TEXT EXCERPT:
═══

Alberto Grespan

CSV file reading in Ruby

— October 26, 2014

In the recent days I’ve started using CSV files more and more for data manipulation, specifically for database seeding. CSV is a super easy to use and it doesn’t require a complex text editor… Google Spreadsheets or VIM will work great.

This post I will show how to read data from .csv file and dumping it in a Ruby Array of Hashes. It will also show how to seed a Rails database.

Reading a CSV file

Ruby provides CSV support in the Standard Library and it will help us do most of the job very quickly; although there are various ways to achieve the same results we will be focusing in just 2 of the possible ways, read the file entirely with the read method or line by line with the foreach method.

CSV File

The CSV file we are going to work with is this one:

Name,Lastname,Email,Birth Date,Hometown
Alberto,Grespan,[email protected],30/11/1986,Mérida
Pedro,Perez,[email protected],4/4/1984,Caracas
John,Doe,[email protected],,Kansas
José,González,[email protected],16/10/1984,Madrid
Andrés,Márquez,,18/3/1987,Caracas

As you see from the data above the first line is the Header line, which gives meaning to the rest of the data and the rest of the file is just the plain data. There are some missing values, e.g. we don’t have the birth date of John Doe or the email of Andrés Márquez.

═══

DATASET SECTION:
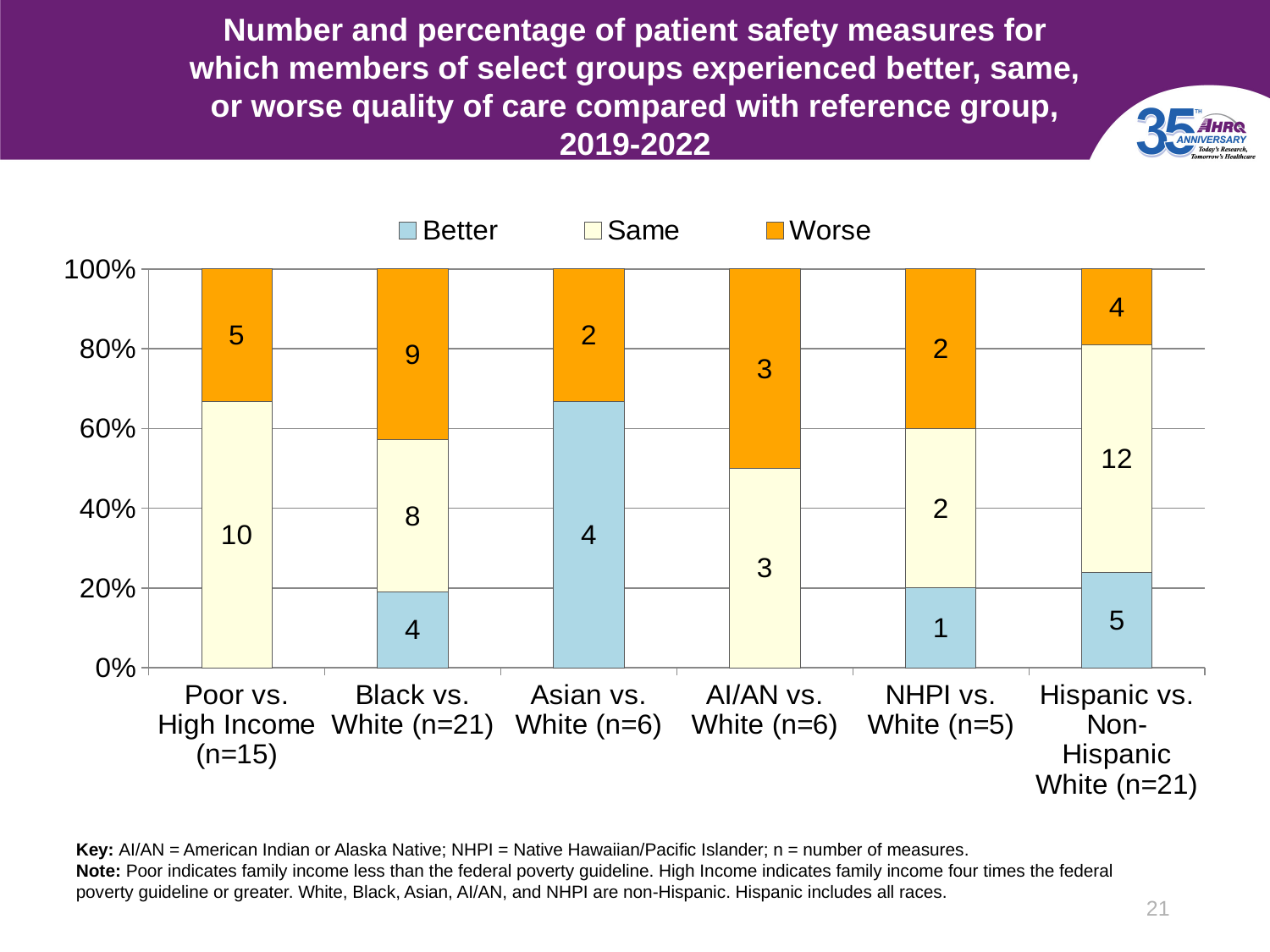
What type of chart is shown on the slide? Stacked bar chart What is the difference between the 'Same' and 'Worse' counts for Poor vs. High Income? 5 Which group comparison has the largest number of 'Same' measures? Hispanic vs. Non-Hispanic White (n=21) How many patient safety measures were 'Same' for Black vs. White? 8 How many group comparisons are shown on the x axis? 6 How many series does the legend list? 3 How many measures were 'Better' for NHPI vs. White? 1 What is the total number of measures in the Black vs. White bar (Better + Same + Worse)? 21 How many measures were 'Better' for Asian vs. White? 4 Which is larger for Black vs. White: the 'Worse' count or the 'Same' count? Worse How many measures were 'Worse' for Hispanic vs. Non-Hispanic White? 4 Which group comparison has the largest number of 'Worse' measures? Black vs. White (n=21)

═══

WHAT YOU WILL DO:
**A)** In the post on CSV file reading in Ruby, which two methods will the author focus on for reading a file?
**B)** Translate this sentence from the post on CSV file reading in Ruby into Spanish: "There are some missing values, e.g. we don’t have the birth date of John Doe or the email of Andrés Márquez."
**C)** Carry on the post on CSV file reading in Ruby from the point where it stops.
The data has no connection to the post on CSV file reading in Ruby.

RESPONSES TO THE EXERCISE:
**A)** The read method, which reads the file entirely, and the foreach method, which reads it line by line.

**B)** Faltan algunos valores; p. ej., no tenemos la fecha de nacimiento de John Doe ni el correo electrónico de Andrés Márquez.

**C)**
Our goal here is to have an Array of hashes after reading the CSV file. It must contains all headers as keys for their values e.g:

[
  {:name=>"Alberto", :lastname=>"Grespan", :email=>"[email protected]", :birth_date=>"30/11/1986", :hometown=>"Mérida"},
  {:name=>"Pedro", :lastname=>"Perez", :email=>"[email protected]", :birth_date=>"4/4/1984", :hometown=>"Caracas"},
  {:name=>"John", :lastname=>"Doe", :email=>"[email protected]", :birth_date=>nil, :hometown=>"Kansas"},
  {:name=>"José", :lastname=>"González", :email=>"[email protected]", :birth_date=>"16/10/1984", :hometown=>"Madrid"},
  {:name=>"Andrés", :lastname=>"Márquez", :email=>nil, :birth_date=>"18/3/1987", :hometown=>"Caracas"}
]

Reading all the file at once

How do we go from the CSV file to an Array of hashes?

Well pretty easily, we just need to open irb, require the CSV library from the Standard Library and use the read method passing it the right options and that’s it!

require 'csv'

> data = CSV.read("csv_data.csv", { encoding: "UTF-8", headers: true, header_converters: :symbol, converters: :all})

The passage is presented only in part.